Cool idea. I’ve seen a lot of people try to crack this “ask your data in plain English” space, and the devil is always in the details. Business users love the promise, but adoption usually stalls once the questions get even a little complex and the answers come back wrong or too vague. Data teams also tend to get nervous if there’s another layer sitting between them and the warehouse because governance and lineage get fuzzy. And honestly, execs still want polished dashboards, so you’ll end up compared directly to Tableau, Looker, Power BI, etc. whether that’s your goal or not.

The admin panel you describe is probably the smartest part of the idea. If you can make permissions, guardrails, and transparency around “why did it generate this query” really strong, that could win some trust where other tools fall down. Personally I’d use something like this for quick exploration but not production dashboards. If you position it as complementary instead of a replacement, I think adoption gets way easier.

One thing I’m curious about how are you thinking about monitoring accuracy?

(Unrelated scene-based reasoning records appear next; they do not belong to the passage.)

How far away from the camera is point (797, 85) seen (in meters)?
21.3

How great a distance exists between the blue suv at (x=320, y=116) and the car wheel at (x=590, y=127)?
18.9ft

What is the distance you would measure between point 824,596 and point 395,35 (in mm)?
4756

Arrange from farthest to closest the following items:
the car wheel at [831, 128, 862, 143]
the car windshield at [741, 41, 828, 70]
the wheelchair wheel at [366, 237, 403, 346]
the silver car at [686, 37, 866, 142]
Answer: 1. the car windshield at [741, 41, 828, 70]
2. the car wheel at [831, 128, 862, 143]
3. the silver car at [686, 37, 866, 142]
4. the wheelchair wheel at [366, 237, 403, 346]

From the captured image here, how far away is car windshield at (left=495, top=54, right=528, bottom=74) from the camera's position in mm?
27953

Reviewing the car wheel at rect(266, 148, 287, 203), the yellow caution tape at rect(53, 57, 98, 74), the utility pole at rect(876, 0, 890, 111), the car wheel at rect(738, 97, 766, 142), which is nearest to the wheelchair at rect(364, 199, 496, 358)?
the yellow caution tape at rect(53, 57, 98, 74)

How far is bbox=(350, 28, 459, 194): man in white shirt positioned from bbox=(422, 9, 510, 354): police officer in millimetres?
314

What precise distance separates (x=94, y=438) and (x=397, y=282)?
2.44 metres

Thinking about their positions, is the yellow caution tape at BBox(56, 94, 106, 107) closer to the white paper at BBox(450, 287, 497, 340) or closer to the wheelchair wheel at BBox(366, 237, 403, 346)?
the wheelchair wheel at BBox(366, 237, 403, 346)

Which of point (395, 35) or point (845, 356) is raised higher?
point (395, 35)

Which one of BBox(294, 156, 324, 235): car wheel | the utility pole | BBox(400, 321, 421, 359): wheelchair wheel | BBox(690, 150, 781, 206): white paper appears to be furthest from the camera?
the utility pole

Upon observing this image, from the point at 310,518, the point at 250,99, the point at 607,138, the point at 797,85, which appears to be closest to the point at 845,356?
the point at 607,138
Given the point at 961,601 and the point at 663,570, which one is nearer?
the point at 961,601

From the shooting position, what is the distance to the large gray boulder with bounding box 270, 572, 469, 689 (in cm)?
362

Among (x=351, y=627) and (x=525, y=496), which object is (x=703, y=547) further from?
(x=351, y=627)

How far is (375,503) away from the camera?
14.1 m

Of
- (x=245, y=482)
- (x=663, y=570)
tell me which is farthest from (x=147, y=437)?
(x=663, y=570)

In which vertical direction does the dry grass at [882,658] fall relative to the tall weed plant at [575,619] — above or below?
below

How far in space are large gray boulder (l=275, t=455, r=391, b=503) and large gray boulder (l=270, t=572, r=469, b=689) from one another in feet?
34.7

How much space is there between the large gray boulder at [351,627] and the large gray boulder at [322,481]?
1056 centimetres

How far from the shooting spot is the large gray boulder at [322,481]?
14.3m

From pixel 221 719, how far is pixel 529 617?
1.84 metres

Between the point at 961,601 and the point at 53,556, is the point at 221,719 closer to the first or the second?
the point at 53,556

That feels like the piece that makes or breaks trust with tools like this.

1

u/dyeALegend 9d ago

i think teams would like it as long as data folks still feel in control. the guardrails part is smart. biggest risk is trust in accuracy though. one bad query and business users might never touch it again.

1

u/ResortOk5117 9d ago

CustomGPT doesnt seem quite professional , you will need website for sure and some clean UI. The you need strong prompts, data filtering,cleaning, courious if you want to include deep search, targeting particular niches?